Tucked-away in the middle of the county Wicklow town of Greystones is a newly built house of unusual architectural significance. Built in 2007, the house, a remarkable two storey modernist affair, was completed a full forty eight years after the death of its designer, Frank Lloyd Wright. Born in Wisconsin in the United States in 1867, Frank Lloyd Wright is surely one of the best-known historical figures in architecture. Now seen as America’s greatest architect and a titan of modernism, it’s easy to forget that Wright had a turbulent career, coming in and out of favour with blistering intensity. Like his European modernist contemporaries Le Corbusier and Ludwig Mies van der Rohe, Wright is an architect not only revered by his profession but also well-known to the public at large. Le Corbusier’s work has come in for some criticism for its alleged ‘dehumanising’ properties – Wright’s greatest contribution appears to have been to have combined the clean, rationality and democratic aspirations of modernism with architecture of a form and on a scale that humans can relate to.

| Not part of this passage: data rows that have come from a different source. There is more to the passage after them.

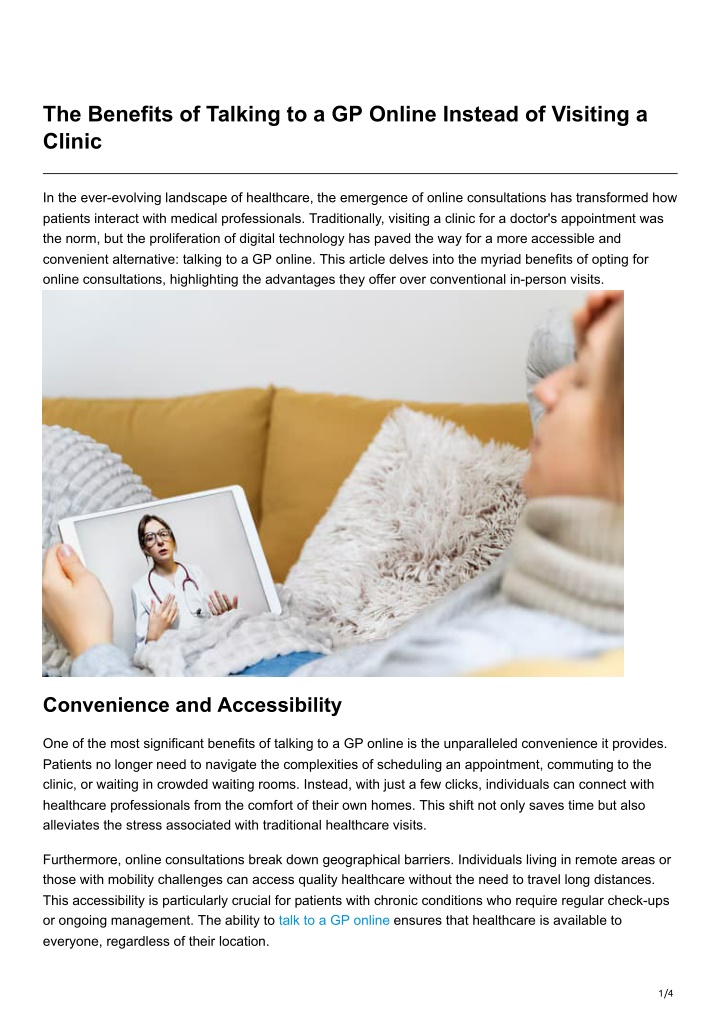 The Benefits of Talking to a GP Online Instead of Visiting a Clinic

In the ever-evolving landscape of healthcare, the emergence of online consultations has transformed how patients interact with medical professionals. Traditionally, visiting a clinic for a doctor's appointment was the norm, but the proliferation of digital technology has paved the way for a more accessible and convenient alternative: talking to a GP online. This article delves into the myriad benefits of opting for online consultations, highlighting the advantages they offer over conventional in-person visits.

Convenience and Accessibility

One of the most significant benefits of talking to a GP online is the unparalleled convenience it provides. Patients no longer need to navigate the complexities of scheduling an appointment, commuting to the clinic, or waiting in crowded waiting rooms. Instead, with just a few clicks, individuals can connect with healthcare professionals from the comfort of their own homes. This shift not only saves time but also alleviates the stress associated with traditional healthcare visits.

Furthermore, online consultations break down geographical barriers. Individuals living in remote areas or those with mobility challenges can access quality healthcare without the need to travel long distances. This accessibility is particularly crucial for patients with chronic conditions who require regular check-ups or ongoing management. The ability to talk to a GP online ensures that healthcare is available to everyone, regardless of their location.

1/4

Unlike Le Corbusier, no-one ever describes a Wright building as totalitarian. In part it appears to have been his humanism that appealed to Marc Coleman, the proud owner of Europe’s only Frank Lloyd Wright-designed building, completed in late 2007 in Greystones: “It was so futuristic but also so human. Frank Lloyd Wright is the only deceased architect whose work people are still building,” he explains.